DATA IN THIS EXERCISE -
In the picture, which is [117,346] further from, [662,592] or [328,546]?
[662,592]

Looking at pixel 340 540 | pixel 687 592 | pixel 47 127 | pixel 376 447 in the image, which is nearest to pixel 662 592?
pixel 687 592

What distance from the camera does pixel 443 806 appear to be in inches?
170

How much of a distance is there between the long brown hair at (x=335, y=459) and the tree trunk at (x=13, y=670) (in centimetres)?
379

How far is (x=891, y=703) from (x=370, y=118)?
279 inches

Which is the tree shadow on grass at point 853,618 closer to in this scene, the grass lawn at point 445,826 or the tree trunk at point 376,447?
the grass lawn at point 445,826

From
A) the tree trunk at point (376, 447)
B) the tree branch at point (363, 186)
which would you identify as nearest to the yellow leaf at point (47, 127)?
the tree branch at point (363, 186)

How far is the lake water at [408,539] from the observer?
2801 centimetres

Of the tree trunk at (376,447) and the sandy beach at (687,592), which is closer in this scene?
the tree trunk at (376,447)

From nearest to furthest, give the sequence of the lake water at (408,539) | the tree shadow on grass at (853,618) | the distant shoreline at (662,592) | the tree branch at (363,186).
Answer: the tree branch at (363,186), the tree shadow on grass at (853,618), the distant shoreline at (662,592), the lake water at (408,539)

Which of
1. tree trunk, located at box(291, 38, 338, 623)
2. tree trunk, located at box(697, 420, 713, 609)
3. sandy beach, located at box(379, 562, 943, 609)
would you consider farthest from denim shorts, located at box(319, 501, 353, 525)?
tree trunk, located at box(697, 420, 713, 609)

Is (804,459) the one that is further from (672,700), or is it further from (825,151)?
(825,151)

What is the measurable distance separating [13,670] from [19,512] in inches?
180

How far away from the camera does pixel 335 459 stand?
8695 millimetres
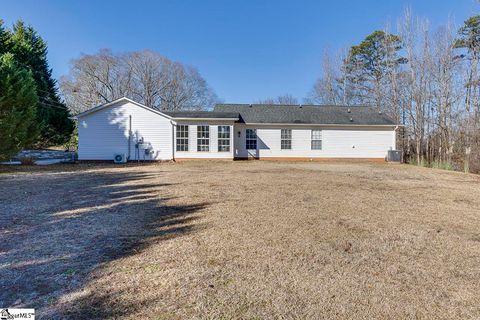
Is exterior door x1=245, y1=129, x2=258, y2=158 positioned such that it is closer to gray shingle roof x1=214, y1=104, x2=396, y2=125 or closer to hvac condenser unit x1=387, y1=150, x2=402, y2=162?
gray shingle roof x1=214, y1=104, x2=396, y2=125

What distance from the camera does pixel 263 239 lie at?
3717mm

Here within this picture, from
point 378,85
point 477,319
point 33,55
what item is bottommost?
point 477,319

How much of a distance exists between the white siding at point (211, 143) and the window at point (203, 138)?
0.64ft

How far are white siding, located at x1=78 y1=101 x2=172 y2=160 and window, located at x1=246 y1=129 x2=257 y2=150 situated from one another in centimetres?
542

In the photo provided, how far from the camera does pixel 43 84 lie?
81.0 ft

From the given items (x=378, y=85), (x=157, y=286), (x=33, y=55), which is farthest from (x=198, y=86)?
(x=157, y=286)

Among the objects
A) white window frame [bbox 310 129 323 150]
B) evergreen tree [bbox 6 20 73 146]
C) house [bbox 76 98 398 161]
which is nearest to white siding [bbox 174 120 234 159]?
house [bbox 76 98 398 161]

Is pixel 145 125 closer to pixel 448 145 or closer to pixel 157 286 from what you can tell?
pixel 157 286

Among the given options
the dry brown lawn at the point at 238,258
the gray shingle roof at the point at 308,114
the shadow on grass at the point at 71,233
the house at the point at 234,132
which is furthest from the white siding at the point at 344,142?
the shadow on grass at the point at 71,233

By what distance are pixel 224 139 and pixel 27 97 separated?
10.6 m

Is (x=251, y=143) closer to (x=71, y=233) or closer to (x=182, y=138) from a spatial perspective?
(x=182, y=138)

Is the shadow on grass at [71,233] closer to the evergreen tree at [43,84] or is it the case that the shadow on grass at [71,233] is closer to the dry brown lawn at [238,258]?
the dry brown lawn at [238,258]

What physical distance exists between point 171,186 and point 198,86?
35069 millimetres

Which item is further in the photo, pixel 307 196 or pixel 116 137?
pixel 116 137
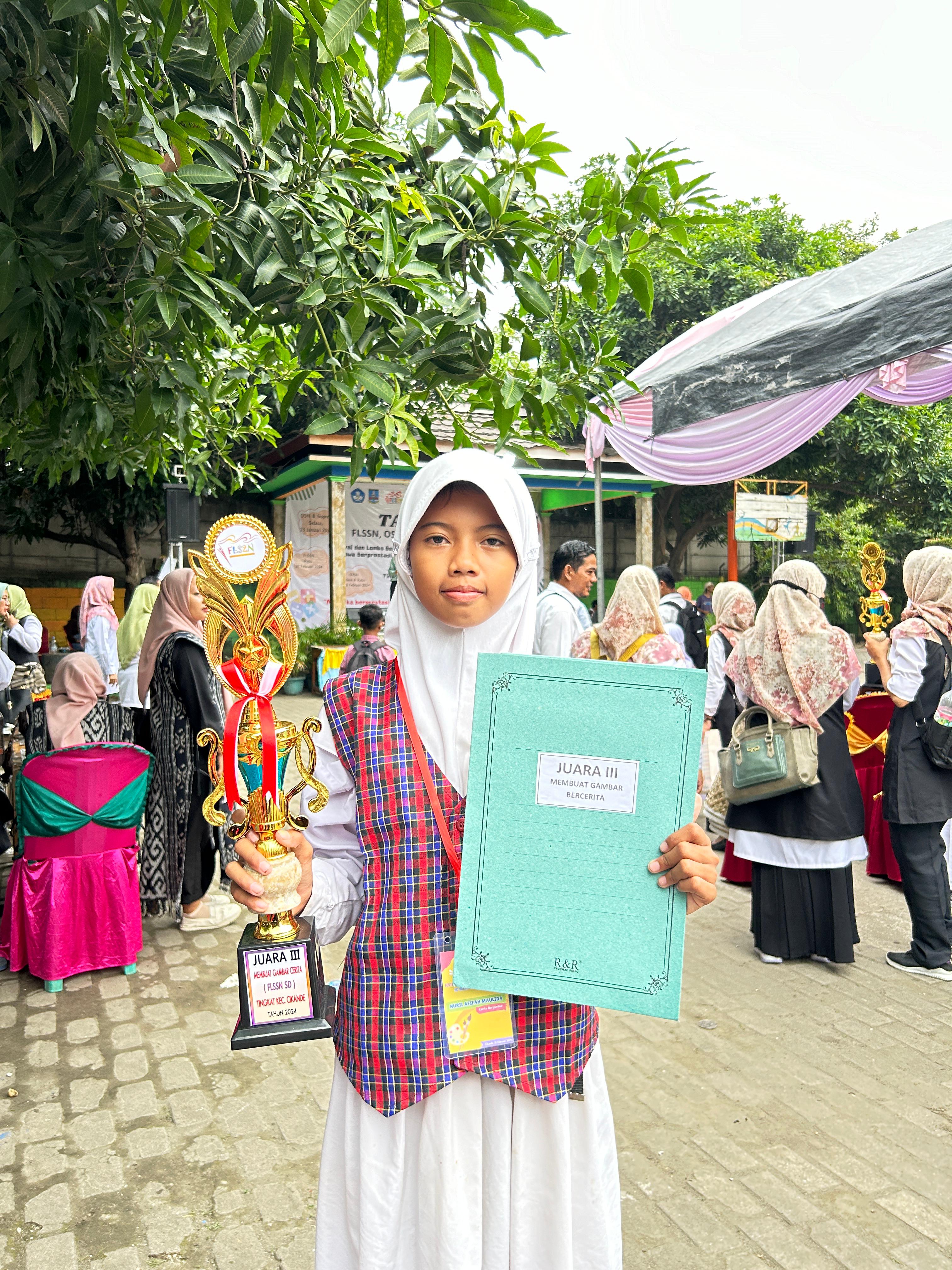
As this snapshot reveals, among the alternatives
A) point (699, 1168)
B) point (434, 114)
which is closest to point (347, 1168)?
point (699, 1168)

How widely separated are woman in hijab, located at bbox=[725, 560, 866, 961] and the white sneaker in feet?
8.95

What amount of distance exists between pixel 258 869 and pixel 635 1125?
7.25 feet

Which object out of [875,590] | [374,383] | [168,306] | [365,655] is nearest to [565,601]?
[365,655]

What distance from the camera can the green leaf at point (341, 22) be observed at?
1.40m

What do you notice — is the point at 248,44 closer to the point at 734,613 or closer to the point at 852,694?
the point at 734,613

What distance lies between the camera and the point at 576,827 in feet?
4.50

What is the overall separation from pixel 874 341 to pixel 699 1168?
365 cm

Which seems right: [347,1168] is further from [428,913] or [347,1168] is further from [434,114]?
[434,114]

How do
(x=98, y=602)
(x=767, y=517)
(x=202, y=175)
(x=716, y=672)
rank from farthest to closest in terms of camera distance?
1. (x=767, y=517)
2. (x=98, y=602)
3. (x=716, y=672)
4. (x=202, y=175)

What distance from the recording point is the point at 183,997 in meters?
4.07

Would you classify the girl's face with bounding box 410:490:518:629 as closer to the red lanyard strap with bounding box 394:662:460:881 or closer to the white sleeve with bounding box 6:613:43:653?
the red lanyard strap with bounding box 394:662:460:881

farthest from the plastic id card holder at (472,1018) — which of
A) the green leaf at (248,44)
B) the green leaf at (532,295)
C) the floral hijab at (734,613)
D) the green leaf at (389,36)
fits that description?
the floral hijab at (734,613)

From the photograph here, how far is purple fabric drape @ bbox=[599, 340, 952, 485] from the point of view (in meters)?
5.51

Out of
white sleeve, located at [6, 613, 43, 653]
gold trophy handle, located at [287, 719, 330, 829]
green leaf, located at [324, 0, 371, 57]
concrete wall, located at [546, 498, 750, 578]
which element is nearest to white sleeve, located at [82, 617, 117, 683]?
white sleeve, located at [6, 613, 43, 653]
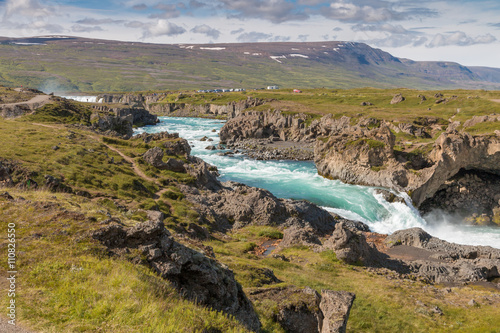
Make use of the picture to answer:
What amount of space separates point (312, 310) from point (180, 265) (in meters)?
5.68

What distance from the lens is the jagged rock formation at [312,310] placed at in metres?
11.7

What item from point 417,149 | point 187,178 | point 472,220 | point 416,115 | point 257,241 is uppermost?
point 416,115

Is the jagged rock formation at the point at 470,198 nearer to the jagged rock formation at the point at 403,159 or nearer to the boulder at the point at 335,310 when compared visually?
the jagged rock formation at the point at 403,159

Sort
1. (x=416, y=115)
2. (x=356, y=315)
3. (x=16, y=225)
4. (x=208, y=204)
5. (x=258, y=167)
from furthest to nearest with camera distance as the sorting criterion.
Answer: (x=416, y=115)
(x=258, y=167)
(x=208, y=204)
(x=356, y=315)
(x=16, y=225)

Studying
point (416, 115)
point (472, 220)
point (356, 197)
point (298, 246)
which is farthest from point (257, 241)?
point (416, 115)

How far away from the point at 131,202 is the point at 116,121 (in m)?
64.8

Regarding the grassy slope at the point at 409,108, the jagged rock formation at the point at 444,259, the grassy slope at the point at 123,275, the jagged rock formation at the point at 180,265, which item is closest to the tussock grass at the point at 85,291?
the grassy slope at the point at 123,275


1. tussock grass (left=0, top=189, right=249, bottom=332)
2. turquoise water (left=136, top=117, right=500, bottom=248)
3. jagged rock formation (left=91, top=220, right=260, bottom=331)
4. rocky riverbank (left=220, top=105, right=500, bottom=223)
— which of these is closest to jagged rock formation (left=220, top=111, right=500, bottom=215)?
rocky riverbank (left=220, top=105, right=500, bottom=223)

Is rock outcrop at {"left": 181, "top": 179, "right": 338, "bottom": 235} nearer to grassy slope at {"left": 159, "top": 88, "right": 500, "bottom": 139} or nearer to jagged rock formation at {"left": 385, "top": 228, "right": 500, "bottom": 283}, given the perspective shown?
jagged rock formation at {"left": 385, "top": 228, "right": 500, "bottom": 283}

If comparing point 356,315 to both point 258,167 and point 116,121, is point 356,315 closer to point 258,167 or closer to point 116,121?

AIM OF THE TASK - Are you able to set down all the lines above exactly, without any pictures?

SOLUTION BELOW -
In the picture, which is [117,346] further from, [662,592] or [328,546]?
[662,592]

Looking at pixel 340 540 | pixel 687 592 | pixel 47 127 | pixel 376 447 in the image, which is nearest to pixel 662 592?
pixel 687 592

What distance from the camera does pixel 443 806 appear to be in inches?
170

How much of a distance is there between the long brown hair at (x=335, y=459) and the tree trunk at (x=13, y=670) (in centimetres)?
379

How far is (x=891, y=703) from (x=370, y=118)?
279 inches

Which is the tree shadow on grass at point 853,618 closer to in this scene, the grass lawn at point 445,826 or the tree trunk at point 376,447?
the grass lawn at point 445,826

From
A) the tree trunk at point (376, 447)
B) the tree branch at point (363, 186)
which would you identify as nearest to the yellow leaf at point (47, 127)?
the tree branch at point (363, 186)

How far is the lake water at [408,539] from the observer?
2801 centimetres

Of the tree trunk at (376,447) and the sandy beach at (687,592), which is closer in this scene?
the tree trunk at (376,447)

From nearest to furthest, give the sequence of the lake water at (408,539) | the tree shadow on grass at (853,618) | the distant shoreline at (662,592) | the tree branch at (363,186).
Answer: the tree branch at (363,186), the tree shadow on grass at (853,618), the distant shoreline at (662,592), the lake water at (408,539)

Which of
1. tree trunk, located at box(291, 38, 338, 623)
2. tree trunk, located at box(697, 420, 713, 609)
3. sandy beach, located at box(379, 562, 943, 609)
would you consider farthest from denim shorts, located at box(319, 501, 353, 525)?
tree trunk, located at box(697, 420, 713, 609)

Is (804,459) the one that is further from (672,700), or is it further from (825,151)?
(825,151)

What is the measurable distance separating [13,670] from [19,512] in inches?
180

How far away from the camera does pixel 335 459 stand?
8695 millimetres
Is exterior door x1=245, y1=129, x2=258, y2=158 positioned such that it is closer to gray shingle roof x1=214, y1=104, x2=396, y2=125 or closer to hvac condenser unit x1=387, y1=150, x2=402, y2=162?
gray shingle roof x1=214, y1=104, x2=396, y2=125

What distance from the camera does pixel 263 239 lie at?
3717mm

Here within this picture, from
point 378,85
point 477,319
point 33,55
what item is bottommost?
point 477,319

How much of a distance exists between the white siding at point (211, 143) and the window at point (203, 138)?
0.64ft

How far are white siding, located at x1=78 y1=101 x2=172 y2=160 and window, located at x1=246 y1=129 x2=257 y2=150 situated from one another in centimetres?
542

In the photo provided, how far from the camera does pixel 43 84 lie?
81.0 ft

From the given items (x=378, y=85), (x=157, y=286), (x=33, y=55), which is farthest from (x=198, y=86)?
(x=157, y=286)

Among the objects
A) white window frame [bbox 310 129 323 150]
B) evergreen tree [bbox 6 20 73 146]
C) house [bbox 76 98 398 161]
which is nearest to white siding [bbox 174 120 234 159]?
house [bbox 76 98 398 161]

Is pixel 145 125 closer to pixel 448 145 or closer to pixel 157 286 from what you can tell?
pixel 157 286

Among the given options
the dry brown lawn at the point at 238,258
the gray shingle roof at the point at 308,114
the shadow on grass at the point at 71,233
the house at the point at 234,132
which is furthest from the white siding at the point at 344,142?
the shadow on grass at the point at 71,233

By what distance are pixel 224 139 and pixel 27 97 separated?
10.6 m

Is (x=251, y=143) closer to (x=71, y=233) or closer to (x=182, y=138) from a spatial perspective?
(x=182, y=138)

Is the shadow on grass at [71,233] closer to the evergreen tree at [43,84] or is it the case that the shadow on grass at [71,233] is closer to the dry brown lawn at [238,258]?
the dry brown lawn at [238,258]

What physical distance exists between point 171,186 and point 198,86?
35069 millimetres

Which item is further in the photo, pixel 307 196 or pixel 116 137?
pixel 116 137
As this snapshot reveals, among the alternatives
A) point (699, 1168)
B) point (434, 114)
which is closest to point (347, 1168)?
point (699, 1168)

How widely separated are woman in hijab, located at bbox=[725, 560, 866, 961] and the white sneaker in feet?
8.95

What amount of distance exists between pixel 258 869 and pixel 635 1125?
7.25 feet

Which object out of [875,590] | [374,383] | [168,306] | [365,655] is nearest to [565,601]?
[365,655]

What distance from the camera can the green leaf at point (341, 22) be observed at?
1.40m

What do you notice — is the point at 248,44 closer to the point at 734,613 or closer to the point at 852,694?
the point at 734,613

What distance lies between the camera and the point at 576,827 in feet?
4.50

What is the overall separation from pixel 874 341 to pixel 699 1168?
365 cm

Which seems right: [347,1168] is further from [428,913] or [347,1168] is further from [434,114]?
[434,114]

How do
(x=98, y=602)
(x=767, y=517)
(x=202, y=175)
(x=716, y=672)
rank from farthest to closest in terms of camera distance?
1. (x=767, y=517)
2. (x=98, y=602)
3. (x=716, y=672)
4. (x=202, y=175)

What distance from the recording point is the point at 183,997 in meters?
4.07

Would you classify the girl's face with bounding box 410:490:518:629 as closer to the red lanyard strap with bounding box 394:662:460:881 or closer to the white sleeve with bounding box 6:613:43:653?
the red lanyard strap with bounding box 394:662:460:881

farthest from the plastic id card holder at (472,1018) — which of
A) the green leaf at (248,44)
B) the green leaf at (532,295)
C) the floral hijab at (734,613)
D) the green leaf at (389,36)
fits that description?
the floral hijab at (734,613)

From the photograph here, how far is purple fabric drape @ bbox=[599, 340, 952, 485] from the point of view (in meters)?
5.51

Out of
white sleeve, located at [6, 613, 43, 653]
gold trophy handle, located at [287, 719, 330, 829]
green leaf, located at [324, 0, 371, 57]
concrete wall, located at [546, 498, 750, 578]
which element is nearest to white sleeve, located at [82, 617, 117, 683]?
white sleeve, located at [6, 613, 43, 653]
Make use of the picture to answer:
What amount of space separates point (312, 310) from point (180, 265) (in meters)?
5.68

What distance from the lens is the jagged rock formation at [312,310] placed at in metres?
11.7

What item from point 417,149 | point 187,178 | point 472,220 | point 416,115 | point 257,241 is uppermost?
point 416,115

Is the jagged rock formation at the point at 470,198 nearer to the jagged rock formation at the point at 403,159 or nearer to the boulder at the point at 335,310 when compared visually?
the jagged rock formation at the point at 403,159

Sort
1. (x=416, y=115)
2. (x=356, y=315)
3. (x=16, y=225)
4. (x=208, y=204)
5. (x=258, y=167)
from furthest to nearest with camera distance as the sorting criterion.
Answer: (x=416, y=115)
(x=258, y=167)
(x=208, y=204)
(x=356, y=315)
(x=16, y=225)

Studying
point (416, 115)
point (472, 220)
point (356, 197)
point (298, 246)
which is farthest from point (257, 241)?
point (416, 115)

How far away from the point at 131,202 is the point at 116,121 (in m)?
64.8

Regarding the grassy slope at the point at 409,108, the jagged rock formation at the point at 444,259, the grassy slope at the point at 123,275, the jagged rock formation at the point at 180,265, which item is closest to the tussock grass at the point at 85,291?
the grassy slope at the point at 123,275


1. tussock grass (left=0, top=189, right=249, bottom=332)
2. turquoise water (left=136, top=117, right=500, bottom=248)
3. jagged rock formation (left=91, top=220, right=260, bottom=331)
4. rocky riverbank (left=220, top=105, right=500, bottom=223)
— which of these is closest to jagged rock formation (left=220, top=111, right=500, bottom=215)?
rocky riverbank (left=220, top=105, right=500, bottom=223)

Is rock outcrop at {"left": 181, "top": 179, "right": 338, "bottom": 235} nearer to grassy slope at {"left": 159, "top": 88, "right": 500, "bottom": 139} or nearer to jagged rock formation at {"left": 385, "top": 228, "right": 500, "bottom": 283}, given the perspective shown?
jagged rock formation at {"left": 385, "top": 228, "right": 500, "bottom": 283}

If comparing point 356,315 to both point 258,167 and point 116,121, is point 356,315 closer to point 258,167 or closer to point 116,121?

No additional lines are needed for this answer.